Technical overview
------------------

This library is implemented using `JAX <https://jax.readthedocs.io/en/latest/>`_, which combines a NumPy-like API with automatic differentiation and support for GPU acceleration. The library is designed to be modular and extensible, and to be used in conjunction with existing tools in the Python ecosystem. The library is currently under active development, and is not yet ready for use outside of research and development.
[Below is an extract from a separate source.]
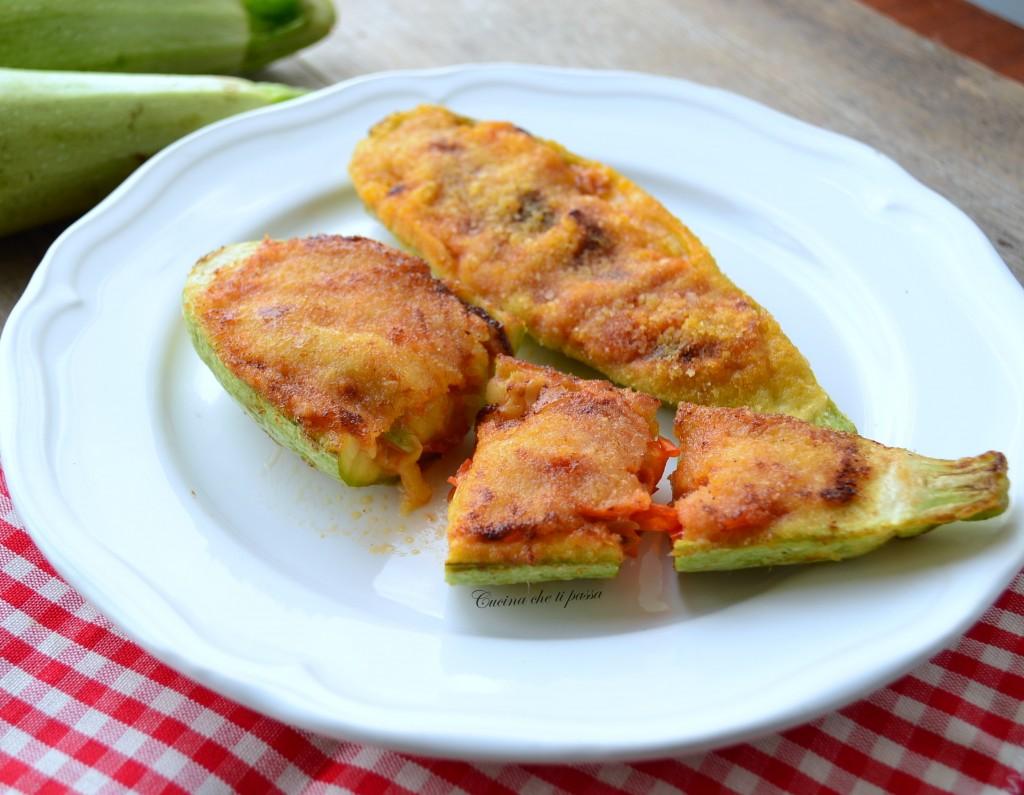zucchine ripiene ricetta (16)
``functional`` and ``nn``: composable differentiable functionals
^^^^^^^^^^^^^^^^^^^^^^^^^^^^^^^^^^^^^^^^^^^^^^^^^^^^^^^^^^^^^^^^

The ``functional`` module provides a set of composable differentiable functionals, which can be used to construct differentiable programs. Common steps in a functional neuroimaging workflow are provided as pre-defined functionals, including (among others):

* ``cov`` : Covariance estimation: empirical covariance, Pearson correlation, partial correlation, conditional correlation, and others
* ``fourier`` : Frequency-domain operations, such as temporal filtering
* ``graph`` : Graph-theoretic operations, such as graph Laplacian estimation and community detection
* ``interpolate`` : Methods for temporal interpolation over artefact-contaminated time frames
* ``kernel`` : Similarity kernels and pairwise distance metrics
* ``resid`` : Residualisation and regression
* ``semidefinite`` : Projection between the positive semidefinite cone and tangent spaces
* ``sphere`` : Operations on spherical approximations to the cortex, such as geodesics and spherical convolution

The ``nn`` module provides a set of neural network layers that can be used to construct differentiable programs. These layers provide an alternative API to the ``functional`` module and also include more complicated parameterised functionals. They are implemented using the JAX-based `Equinox <https://docs.kidger.site/equinox/>`_ library.

``init``: functional parameterisation
^^^^^^^^^^^^^^^^^^^^^^^^^^^^^^^^^^^^^

The ``init`` module provides mechanisms for parameterising differentiable functionals without learning. This includes a set of pre-defined parameterisations that incorporate domain knowledge from functional neuroimaging. These components can be used to implement pre-existing workflows or to learn a new workflow starting from a pre-existing one.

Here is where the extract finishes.